Asia Pacific / Japan:
✅ December 2025: Hanmi Pharm initiated multi-center Phase 2 recruitment for sonefpeglutide in Japan via MFDS collaboration, highlighting its once-monthly LAPSCOVERY platform for SBS-IF with fast-track orphan designation. Interim data expected 2026 could disrupt regional parenteral support reliance, aligning with Japan's aging population needs.

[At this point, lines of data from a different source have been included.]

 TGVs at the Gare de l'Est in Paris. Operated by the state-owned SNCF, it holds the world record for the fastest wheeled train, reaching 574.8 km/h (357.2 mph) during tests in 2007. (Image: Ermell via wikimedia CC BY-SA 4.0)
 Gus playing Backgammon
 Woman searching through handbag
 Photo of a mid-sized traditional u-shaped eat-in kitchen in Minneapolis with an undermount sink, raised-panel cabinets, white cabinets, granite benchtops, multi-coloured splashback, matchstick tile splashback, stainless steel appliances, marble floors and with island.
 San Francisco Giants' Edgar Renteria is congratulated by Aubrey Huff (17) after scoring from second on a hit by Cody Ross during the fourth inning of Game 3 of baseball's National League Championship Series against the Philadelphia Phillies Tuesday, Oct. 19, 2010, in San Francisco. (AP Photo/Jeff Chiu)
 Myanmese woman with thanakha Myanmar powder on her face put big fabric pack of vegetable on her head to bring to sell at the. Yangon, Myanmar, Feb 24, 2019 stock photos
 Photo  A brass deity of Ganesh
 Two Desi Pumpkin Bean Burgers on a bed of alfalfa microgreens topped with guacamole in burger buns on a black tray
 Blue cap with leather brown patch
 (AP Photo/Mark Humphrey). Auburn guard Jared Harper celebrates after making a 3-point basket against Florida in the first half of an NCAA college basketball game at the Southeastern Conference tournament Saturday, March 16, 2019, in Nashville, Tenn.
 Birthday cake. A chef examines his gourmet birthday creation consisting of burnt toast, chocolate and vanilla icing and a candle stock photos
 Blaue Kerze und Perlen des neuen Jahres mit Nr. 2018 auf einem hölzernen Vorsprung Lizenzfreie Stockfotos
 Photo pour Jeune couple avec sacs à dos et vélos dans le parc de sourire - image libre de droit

✅ October 2025: Takeda expanded Revestive (teduglutide) pediatric access in Japan post-MHLW approval update, incorporating real-world evidence from Asia trials for younger SBS cohorts requiring growth support. This R&D milestone boosts market penetration amid rising post-surgical cases in APAC.

✅ September 2025: Zealand Pharma's glepaglutide MAA submission to EMA influenced Japan PMDA consultations, advancing liquid autoinjector tech for SBS with reduced injection frequency and improved patient QoL. Regional trials underscore technological edge in GLP-2 delivery for Asia-Pacific markets.

Key Players:
Takeda Pharmaceutical Company Limited | OxThera Inc | VectivBio AG | Nutrinia | Merck KGaA | Pfizer Inc. | Ardelyx | Zealand Pharma | Nestlé S.A.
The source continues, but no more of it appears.